The central idea of the work is the artha (prosperity) of a kingdom – how to get it and how to keep it. Kautilya advocates the application of agents, surveillance and diplomacy beyond the frontiers to ensure the maintenance of power (‘My enemy’s enemy is my friend’ is one of the Arthashastra’s many memorable sayings). The state is not seen as a moral order, but purely as a system of power relations defined by the limits of what is practically feasible. At the centre is the king, whose natural enemies are his immediate neighbours; his enemies’ further neighbours are his natural friends. The ruler’s ability to hold power, says Kautilya, depends on the seven pillars of power. These were: the king’s personal quality and that of his ministers, the wealth of his provinces and of his chief city, his treasury, his army and, last but not least, the success of his diplomacy in the cultivation of allies. In all this Chandragupta proved as adept as any ruler in history.

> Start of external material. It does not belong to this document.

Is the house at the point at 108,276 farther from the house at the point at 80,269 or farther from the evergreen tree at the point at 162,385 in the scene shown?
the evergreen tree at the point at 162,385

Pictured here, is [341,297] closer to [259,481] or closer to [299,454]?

Around the year 300 BC Chandragupta cemented his power by diplomatic exchanges with Seleucus Nicator. This provided him with 300 war elephants (‘and certain powerful aphrodisiacs’!) in exchange for an agreement defining India’s ‘natural frontier’ – a goal sought after by all imperialists in India, right down to the British. India would no
w be bounded by the Hindu Kush, the Afghan mountains and the Baluchi desert. As part of the deal, he married a Greek princess, so his grandson Ashoka, perhaps the greatest ruler in Indian history, may have had Greek blood, and perhaps even spoke a little of the language.
It was in the aftermath of these events that the first Westerners, so far as we know, reached the heart of India. In about 302 BC a Greek embassy, led by ambassador Megasthenes, visited the Ganges plain. Megasthenes wrote a book about his time in India, which is now lost, but it survives in fragments quoted by other writers. It is the first foreign description of India, and the first datable account of its social order, customs, caste system and kingship. Its anecdotes provide a fascinating window on the world of early India.

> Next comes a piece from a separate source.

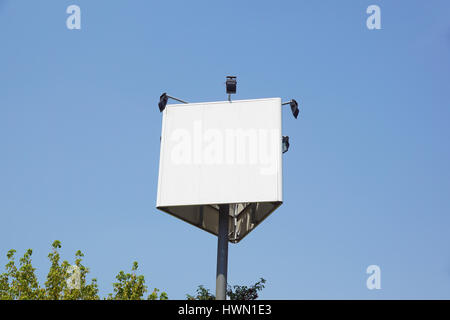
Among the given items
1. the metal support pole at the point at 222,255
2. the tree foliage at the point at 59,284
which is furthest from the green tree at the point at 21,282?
the metal support pole at the point at 222,255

After their long journey from Babylon, the Greeks made their way through the Khyber Pass and down the old highway across the Punjab from Taxila (the ancestor of the Grand Trunk Road). En route they passed Alexander’s altars on the Beas river, where a Greek source, Plutarch, says Chandragupta was later accustomed to do puja, a prayer ritual, in memory of the Macedonian king. Then they made their way by boat down the Jumna and the Ganges past the cities of Kausambi and Benares, no doubt remarking, as all later travellers would, on the fertility and beauty of the countryside. Surviving fragments of Megasthenes’ book give us a vivid sense of the Greeks’ open-mouthed entry into an alien world that Alexander had only ever encountered at its fringes, and then with violence. Sailing down the Ganges, they saw at first hand ‘the greatest river in India, worshipped by all Indians, which is all of a hundred stadia [11 miles] wide, sometimes so that one cannot see the far shore’.